WHAT THE TASK REQUIRES >>
Return the records from the line containing "If forced to" through the line containing "4.05 meters", both included, reproducing each line verbatim.

RECORDS PROVIDED >>

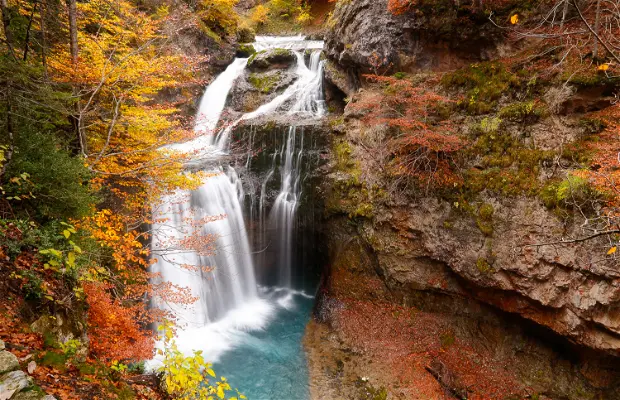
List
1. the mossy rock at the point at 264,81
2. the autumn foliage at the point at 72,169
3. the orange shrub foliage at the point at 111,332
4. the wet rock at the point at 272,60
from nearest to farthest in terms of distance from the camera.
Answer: the autumn foliage at the point at 72,169 < the orange shrub foliage at the point at 111,332 < the mossy rock at the point at 264,81 < the wet rock at the point at 272,60

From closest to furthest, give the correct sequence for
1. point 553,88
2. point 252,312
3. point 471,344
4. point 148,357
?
1. point 148,357
2. point 553,88
3. point 471,344
4. point 252,312

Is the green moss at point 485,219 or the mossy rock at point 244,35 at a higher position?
the mossy rock at point 244,35

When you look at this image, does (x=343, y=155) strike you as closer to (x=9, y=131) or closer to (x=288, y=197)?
(x=288, y=197)

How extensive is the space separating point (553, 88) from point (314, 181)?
24.2 feet

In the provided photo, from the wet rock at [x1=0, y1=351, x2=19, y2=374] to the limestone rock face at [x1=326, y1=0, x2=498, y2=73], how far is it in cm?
1161

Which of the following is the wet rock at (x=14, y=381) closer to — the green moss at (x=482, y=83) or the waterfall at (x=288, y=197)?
the waterfall at (x=288, y=197)

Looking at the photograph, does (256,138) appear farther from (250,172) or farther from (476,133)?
(476,133)

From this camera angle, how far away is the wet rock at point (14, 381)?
2967 millimetres

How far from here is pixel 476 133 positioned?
911 cm

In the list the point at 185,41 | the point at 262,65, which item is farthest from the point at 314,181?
the point at 185,41

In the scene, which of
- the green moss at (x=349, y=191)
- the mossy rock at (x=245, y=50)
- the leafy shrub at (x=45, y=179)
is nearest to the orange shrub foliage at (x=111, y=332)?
the leafy shrub at (x=45, y=179)

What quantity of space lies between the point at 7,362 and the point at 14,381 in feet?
0.79

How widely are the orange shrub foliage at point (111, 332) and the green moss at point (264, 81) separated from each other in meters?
12.9

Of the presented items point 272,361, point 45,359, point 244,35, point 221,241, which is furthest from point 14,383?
point 244,35
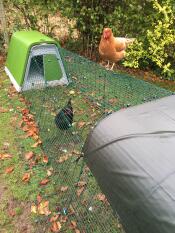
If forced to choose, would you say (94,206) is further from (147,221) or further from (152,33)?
(152,33)

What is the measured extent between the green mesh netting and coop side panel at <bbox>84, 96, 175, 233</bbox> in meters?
1.11

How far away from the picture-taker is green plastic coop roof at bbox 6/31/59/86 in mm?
6387

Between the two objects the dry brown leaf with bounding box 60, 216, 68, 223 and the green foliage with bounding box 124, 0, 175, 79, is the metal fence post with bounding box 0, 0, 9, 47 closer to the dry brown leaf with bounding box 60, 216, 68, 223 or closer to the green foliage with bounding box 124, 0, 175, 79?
the green foliage with bounding box 124, 0, 175, 79

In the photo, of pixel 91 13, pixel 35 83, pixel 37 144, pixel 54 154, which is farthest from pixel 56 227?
pixel 91 13

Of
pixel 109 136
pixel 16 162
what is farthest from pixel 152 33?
pixel 109 136

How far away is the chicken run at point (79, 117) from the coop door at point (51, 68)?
0.17 m

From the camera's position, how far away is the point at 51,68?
22.1ft

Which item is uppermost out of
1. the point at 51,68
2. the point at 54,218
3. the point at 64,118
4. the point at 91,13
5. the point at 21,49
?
the point at 91,13

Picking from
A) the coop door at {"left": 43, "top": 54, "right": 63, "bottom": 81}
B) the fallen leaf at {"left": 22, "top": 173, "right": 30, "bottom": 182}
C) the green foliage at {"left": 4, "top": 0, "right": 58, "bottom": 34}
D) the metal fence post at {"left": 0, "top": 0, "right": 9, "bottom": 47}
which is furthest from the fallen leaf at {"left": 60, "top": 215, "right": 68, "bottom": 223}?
the metal fence post at {"left": 0, "top": 0, "right": 9, "bottom": 47}

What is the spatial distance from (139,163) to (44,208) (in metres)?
2.39

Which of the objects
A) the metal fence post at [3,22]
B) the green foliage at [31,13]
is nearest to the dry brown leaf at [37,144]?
the green foliage at [31,13]

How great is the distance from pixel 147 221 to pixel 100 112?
4.05 meters

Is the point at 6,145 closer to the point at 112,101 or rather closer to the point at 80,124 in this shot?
the point at 80,124

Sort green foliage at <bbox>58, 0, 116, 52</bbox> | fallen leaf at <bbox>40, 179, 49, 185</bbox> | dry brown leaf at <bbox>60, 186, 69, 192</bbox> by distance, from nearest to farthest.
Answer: dry brown leaf at <bbox>60, 186, 69, 192</bbox> < fallen leaf at <bbox>40, 179, 49, 185</bbox> < green foliage at <bbox>58, 0, 116, 52</bbox>
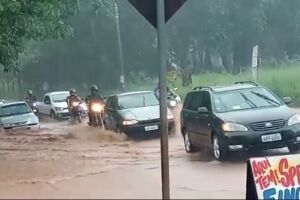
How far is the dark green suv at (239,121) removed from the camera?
13680 mm

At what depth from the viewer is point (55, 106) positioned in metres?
36.9

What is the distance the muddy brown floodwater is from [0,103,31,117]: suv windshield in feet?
23.8

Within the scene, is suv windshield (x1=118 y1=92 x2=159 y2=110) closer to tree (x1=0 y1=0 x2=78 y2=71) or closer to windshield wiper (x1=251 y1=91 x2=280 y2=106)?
tree (x1=0 y1=0 x2=78 y2=71)

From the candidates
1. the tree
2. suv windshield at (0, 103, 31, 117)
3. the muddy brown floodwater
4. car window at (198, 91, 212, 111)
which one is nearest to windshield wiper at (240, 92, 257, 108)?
car window at (198, 91, 212, 111)

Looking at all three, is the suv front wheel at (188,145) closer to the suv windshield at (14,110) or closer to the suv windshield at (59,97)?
the suv windshield at (14,110)

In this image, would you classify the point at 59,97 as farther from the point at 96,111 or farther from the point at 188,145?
the point at 188,145

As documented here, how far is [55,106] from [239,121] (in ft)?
78.8

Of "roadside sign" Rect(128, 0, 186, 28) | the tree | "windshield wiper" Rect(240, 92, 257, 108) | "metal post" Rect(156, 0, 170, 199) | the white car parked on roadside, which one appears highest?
the tree

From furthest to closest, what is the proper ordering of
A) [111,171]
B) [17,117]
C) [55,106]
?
1. [55,106]
2. [17,117]
3. [111,171]

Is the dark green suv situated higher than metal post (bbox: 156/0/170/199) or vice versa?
metal post (bbox: 156/0/170/199)

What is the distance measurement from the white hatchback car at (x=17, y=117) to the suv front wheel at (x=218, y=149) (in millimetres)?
15166

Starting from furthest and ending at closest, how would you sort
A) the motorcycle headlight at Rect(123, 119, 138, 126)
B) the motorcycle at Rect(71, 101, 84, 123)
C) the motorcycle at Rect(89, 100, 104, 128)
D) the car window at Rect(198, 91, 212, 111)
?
the motorcycle at Rect(71, 101, 84, 123) → the motorcycle at Rect(89, 100, 104, 128) → the motorcycle headlight at Rect(123, 119, 138, 126) → the car window at Rect(198, 91, 212, 111)

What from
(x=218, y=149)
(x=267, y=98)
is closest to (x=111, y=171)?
(x=218, y=149)

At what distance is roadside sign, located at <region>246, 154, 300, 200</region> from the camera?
6.22 meters
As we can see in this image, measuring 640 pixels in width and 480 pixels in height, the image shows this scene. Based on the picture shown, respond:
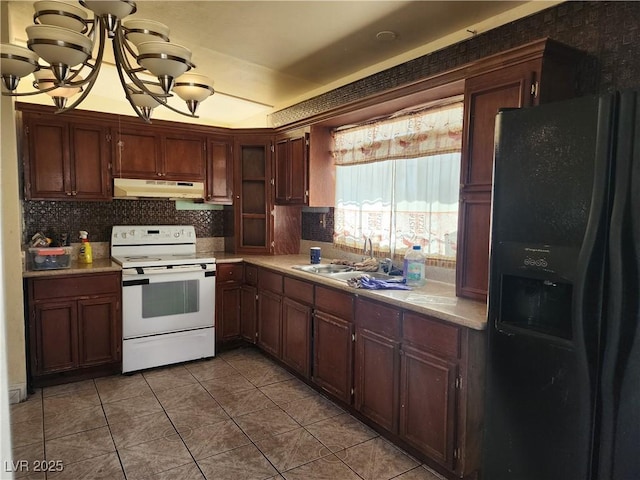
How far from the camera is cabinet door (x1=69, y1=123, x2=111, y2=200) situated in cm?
349

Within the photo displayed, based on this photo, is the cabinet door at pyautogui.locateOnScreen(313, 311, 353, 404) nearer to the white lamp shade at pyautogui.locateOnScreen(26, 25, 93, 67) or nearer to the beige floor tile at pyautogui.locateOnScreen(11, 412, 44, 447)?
the beige floor tile at pyautogui.locateOnScreen(11, 412, 44, 447)

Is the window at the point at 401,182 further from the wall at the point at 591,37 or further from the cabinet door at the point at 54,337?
the cabinet door at the point at 54,337

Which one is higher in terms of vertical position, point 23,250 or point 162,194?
point 162,194

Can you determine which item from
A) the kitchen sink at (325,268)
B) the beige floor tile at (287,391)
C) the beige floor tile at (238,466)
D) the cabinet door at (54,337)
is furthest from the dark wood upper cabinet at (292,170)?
the beige floor tile at (238,466)

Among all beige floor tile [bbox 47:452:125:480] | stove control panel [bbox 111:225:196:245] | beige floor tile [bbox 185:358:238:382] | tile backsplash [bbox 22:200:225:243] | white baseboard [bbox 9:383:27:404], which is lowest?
beige floor tile [bbox 47:452:125:480]

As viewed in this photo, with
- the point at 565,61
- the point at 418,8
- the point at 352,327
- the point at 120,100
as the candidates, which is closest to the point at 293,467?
the point at 352,327

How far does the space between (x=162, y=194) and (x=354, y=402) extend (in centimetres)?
248

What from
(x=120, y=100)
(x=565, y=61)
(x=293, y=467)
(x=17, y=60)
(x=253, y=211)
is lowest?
(x=293, y=467)

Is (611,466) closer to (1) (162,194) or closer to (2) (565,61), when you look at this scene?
(2) (565,61)

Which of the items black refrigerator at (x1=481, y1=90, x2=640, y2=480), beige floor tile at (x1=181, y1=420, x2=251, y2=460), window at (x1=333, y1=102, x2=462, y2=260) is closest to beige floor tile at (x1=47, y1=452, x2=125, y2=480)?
beige floor tile at (x1=181, y1=420, x2=251, y2=460)

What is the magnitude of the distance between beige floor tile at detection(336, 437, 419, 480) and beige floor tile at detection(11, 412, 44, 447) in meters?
1.81

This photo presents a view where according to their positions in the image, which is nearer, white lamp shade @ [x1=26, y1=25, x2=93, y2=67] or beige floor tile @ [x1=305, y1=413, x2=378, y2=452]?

SOLUTION TO THIS TASK >>
If forced to choose, would you say (94,206) is further from (147,221) or further from (152,33)?
(152,33)

What is the measured extent between the green mesh netting and coop side panel at <bbox>84, 96, 175, 233</bbox> in meters?
1.11

How far away from the picture-taker is green plastic coop roof at bbox 6/31/59/86 in mm?
6387

Between the two objects the dry brown leaf with bounding box 60, 216, 68, 223 and the green foliage with bounding box 124, 0, 175, 79, is the metal fence post with bounding box 0, 0, 9, 47 closer to the dry brown leaf with bounding box 60, 216, 68, 223 or closer to the green foliage with bounding box 124, 0, 175, 79?
the green foliage with bounding box 124, 0, 175, 79

In the photo, of pixel 91 13, pixel 35 83, pixel 37 144, pixel 54 154, which is farthest from pixel 56 227?
pixel 91 13

Of
pixel 109 136
pixel 16 162
what is farthest from pixel 152 33?
pixel 109 136

How far away is the chicken run at point (79, 117) from the coop door at point (51, 68)?
0.17 m

From the camera's position, how far away is the point at 51,68?
22.1ft

Which item is uppermost out of
1. the point at 51,68
2. the point at 54,218
3. the point at 64,118
4. the point at 91,13
5. the point at 21,49
?
the point at 91,13

Picking from
A) the coop door at {"left": 43, "top": 54, "right": 63, "bottom": 81}
B) the fallen leaf at {"left": 22, "top": 173, "right": 30, "bottom": 182}
C) the green foliage at {"left": 4, "top": 0, "right": 58, "bottom": 34}
D) the metal fence post at {"left": 0, "top": 0, "right": 9, "bottom": 47}
which is furthest from the fallen leaf at {"left": 60, "top": 215, "right": 68, "bottom": 223}?
the metal fence post at {"left": 0, "top": 0, "right": 9, "bottom": 47}

What is the spatial distance from (139,163) to (44,208) (in metres)?
2.39

Which of the objects
A) the metal fence post at [3,22]
B) the green foliage at [31,13]
is nearest to the dry brown leaf at [37,144]?
the green foliage at [31,13]

How great is the distance from pixel 147 221 to pixel 100 112?
4.05 meters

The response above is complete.